Wen elaborated: “Now that the reform has reached a certain stage, without the introduction of political reforms, it is impossible to carry out the economic reform to their end, and the achievements already made may be lost. …With the development of the economy, problems such as unfair distribution, lack of integrity, corruption, etc. have arisen. …we must not only reform the economic system, but also reform the political system.”

To make things worse, it appears that there is some unhappiness within the People’s Liberation Army (PLA). On February 10, the Central Military Commission (CMC) issued stricter regulations for the relationship between the PLA and the civil regional governments; this was directly linked with the PLA’s role in the fight against the virus.

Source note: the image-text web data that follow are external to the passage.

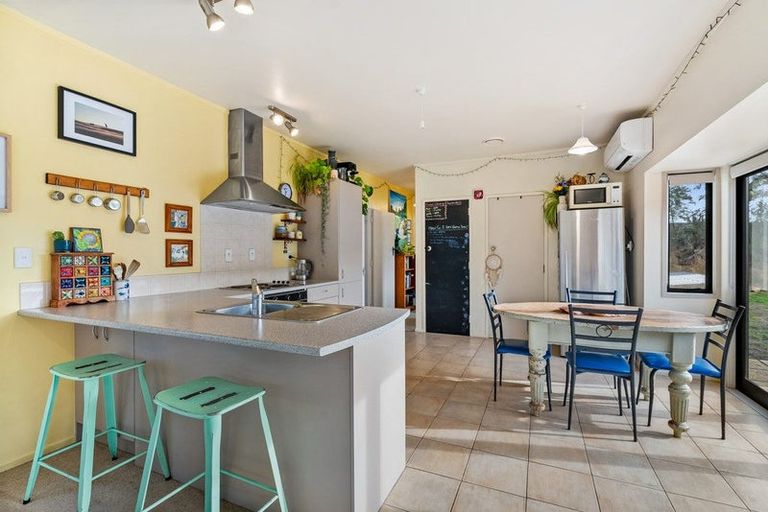 Photo of property in 1 Dundonald Street, Riverside, Whangarei, 0112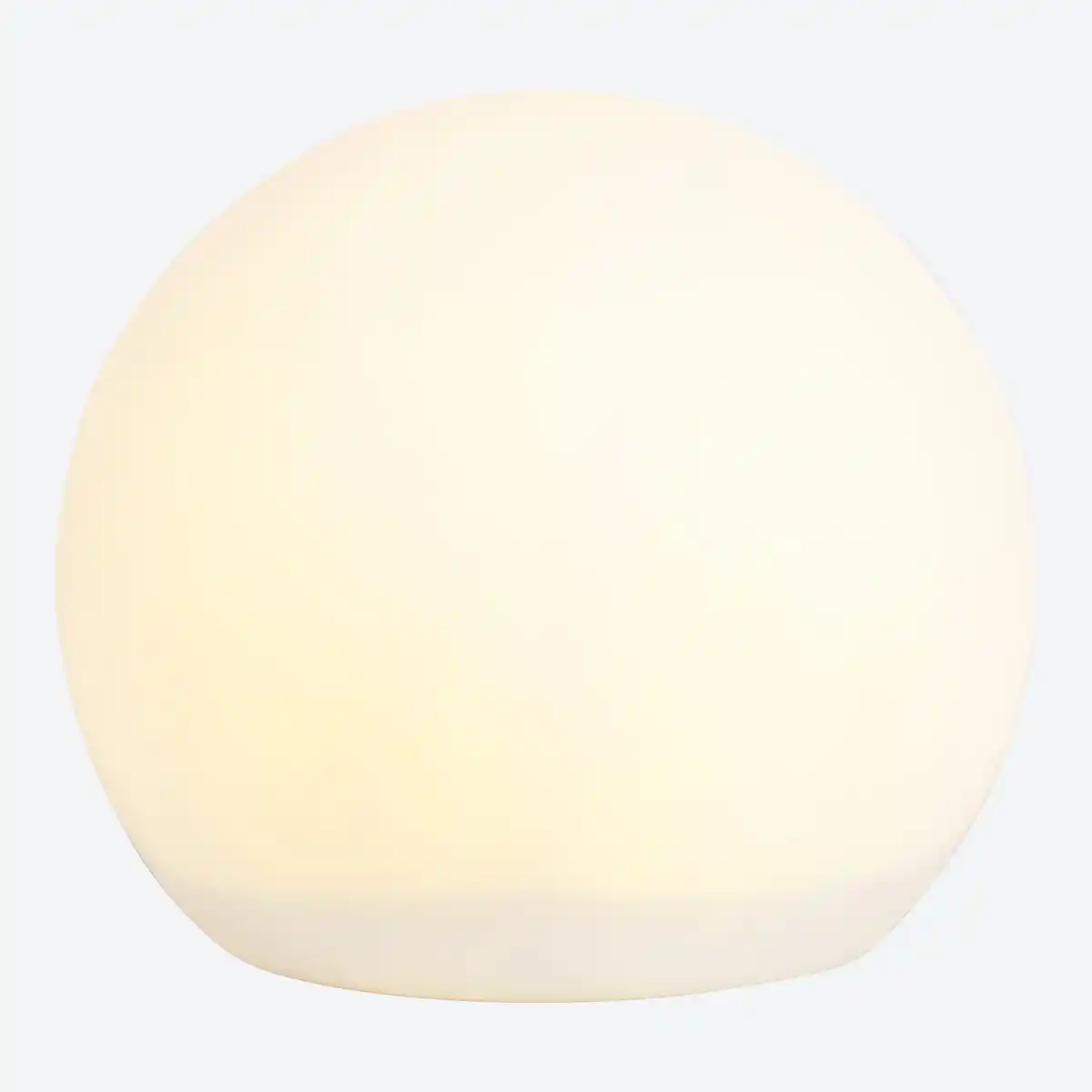 Bild 1 von Solarkugel mit Farbwechsel, Ø ca. 15 cm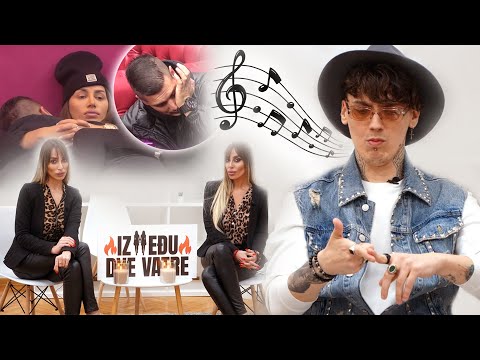 Milan Petković progovorio o ŽIVOTU NA ULICI: Ovo je prava ISTINA o pokušaju SAMOUBISTVA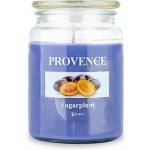 Provence Sugarplum 510 g – Sleviste.cz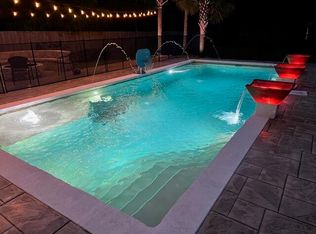 1407B Cat Mar Rd, Niceville, FL 32578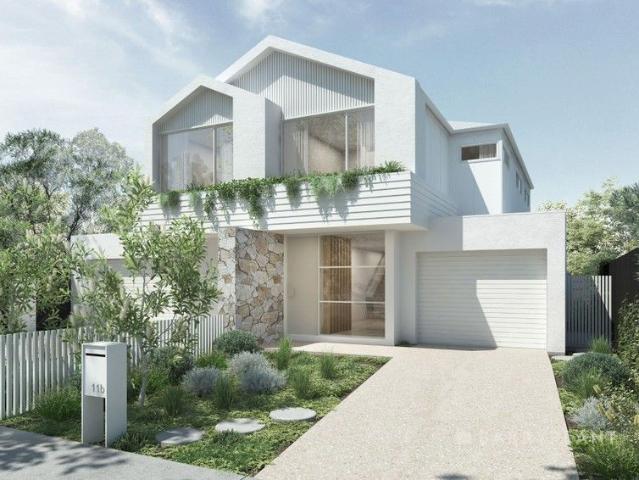 Townhouse for sale in Camerons Creek, Victoria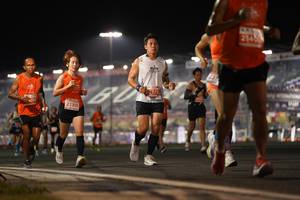 BIB: 214, 237, 272, 23301
                            <button type="button" onclick="openModal(14016624)" class="btn btn-primary btn-sm float-right btn-popup" data-toggle="modal" data-target=".modal-high-quality">
                        <i class="fas fa-shopping-cart"></i> Add to Cart
                    </button>
                                            <button type="button" onclick="isThisMe(14016624, true)" class="btn btn-success btn-sm float-right btn-popup btn-isme hidden" data-toggle="tooltip" data-placement="bottom" title="นี่คือรูปของคุณใช่ไหม คลิกที่นี่เพื่อเอาเข้าอัลบั้ม">
                        <i class="fas fa-plus"></i> Add to album
                    </button>
                    <button type="button" onclick="isThisMe(14016624, false)" class="btn btn-warning btn-sm float-right btn-popup btn-isnotme hidden">
                        <i class="fas fa-ban"></i> Remove from album
                    </button>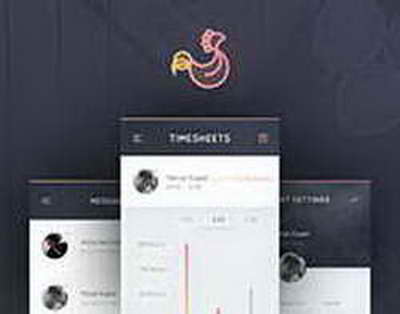 Ulduz falı: 24 mart, 2026-cı il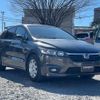 honda stream 2006 quick_quick_RN6_RN6-1017069 image 19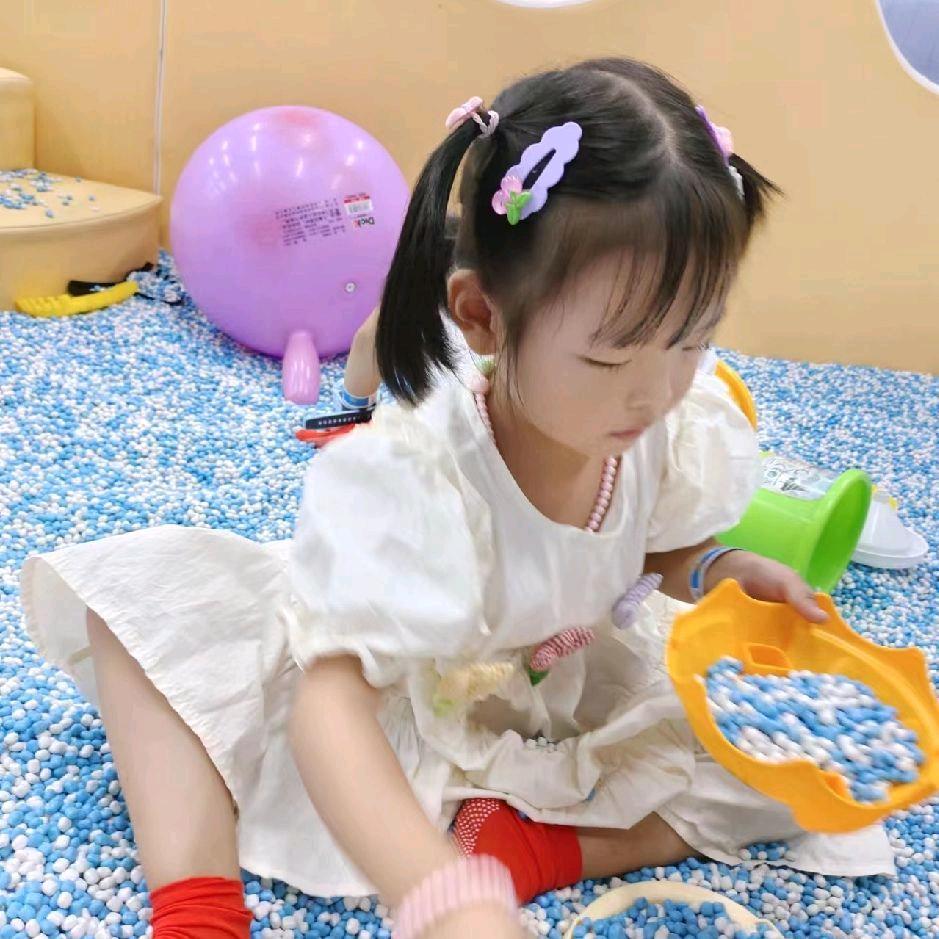 yixiaoerguo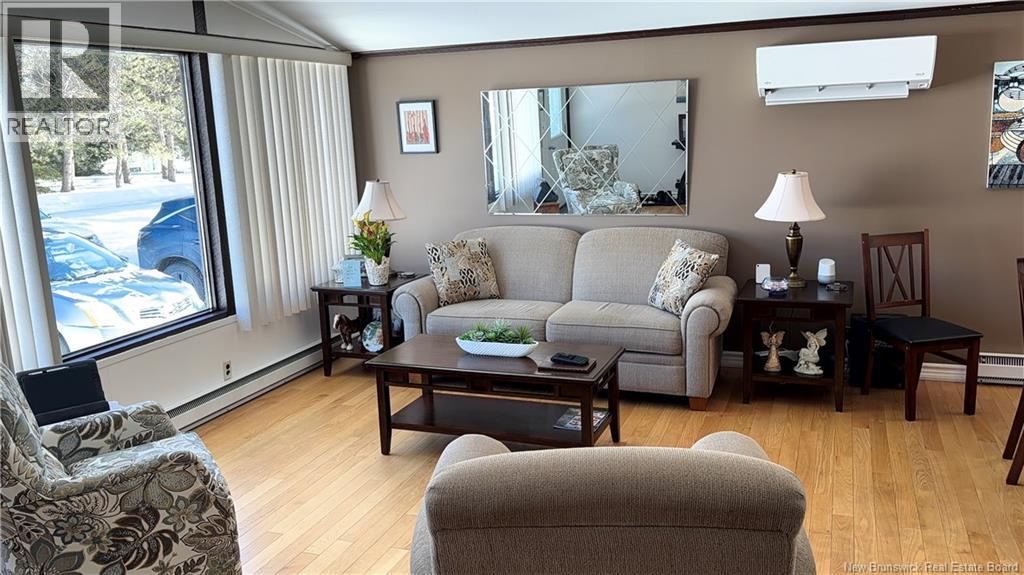 371 Percy Kelly Drive, Miramichi, New Brunswick  E1V 5V9 - Photo 12 - NB132817
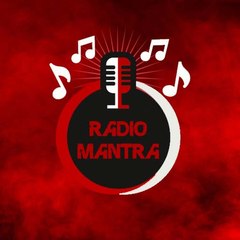 Radio Mantra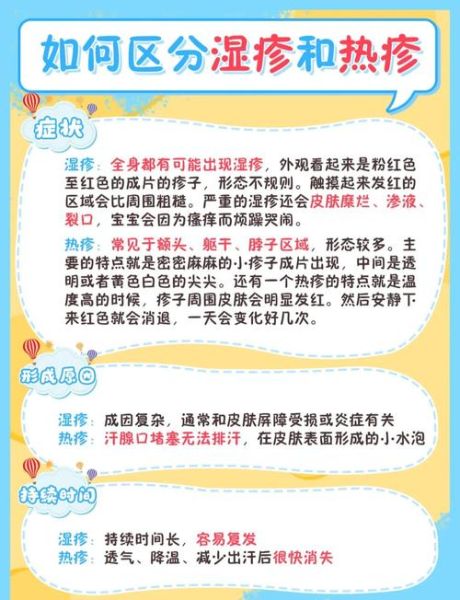 宝宝湿疹化脓了怎么办_婴儿湿疹感染处理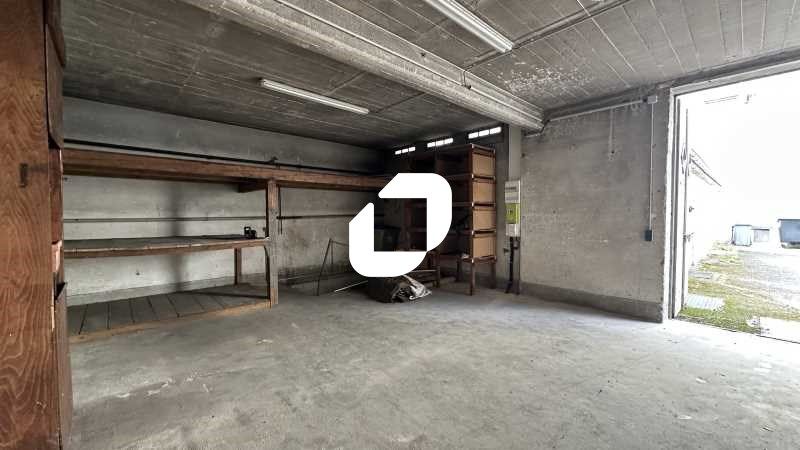 IMMPROVE vous propose à la location, au coeur de 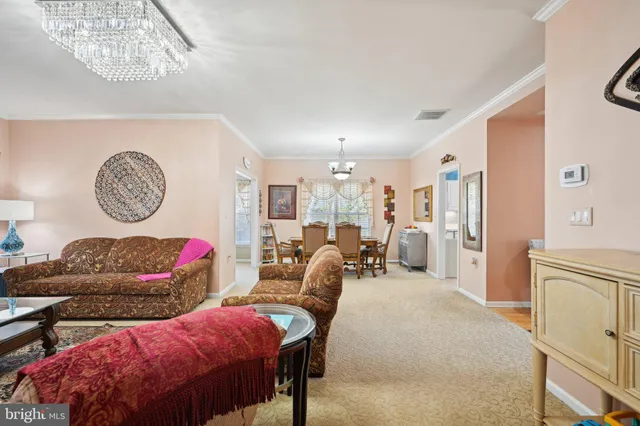 $525,000 | 25 Cardinal Flower Lane, West Windsor, NJ 08550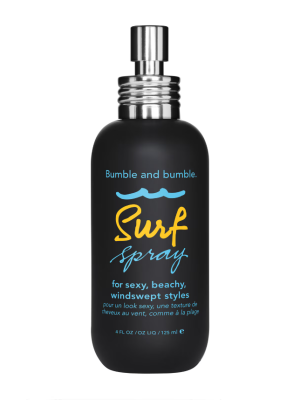 Bumble and bumble Surf Spray 125ml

The political work department, the logistics support department and the discipline inspection commission jointly issued a “notice” which listed 13 “strictly forbidden” items, for example, “[barring] PLA units to accept visits and donations from local civil units, enterprises, and individuals, in the form of money, marketable securities, and other payment vouchers”.

On the Chinese social media, commentaries said that the CMC did this to prevent the military units and local governments from colluding.

At the same time, the State has increased its monitoring of the common man; many netizens recently received a notice from Douban, the popular Chinese social network, “the news you posted has been removed as it contains radical political or ideological content”. It referred to the lyrics of the Chinese national anthem that starts with: “Arise, ye who refuse to be slaves!”

The words are indeed dangerous for the ruling party in the present context. All this does not augur well for the future of the Middle Kingdom; one can only hope that the peak of the epidemic will soon be reached; once the epidemic is under control, the leadership in Beijing will have to seriously think of the future of the present authoritarian system.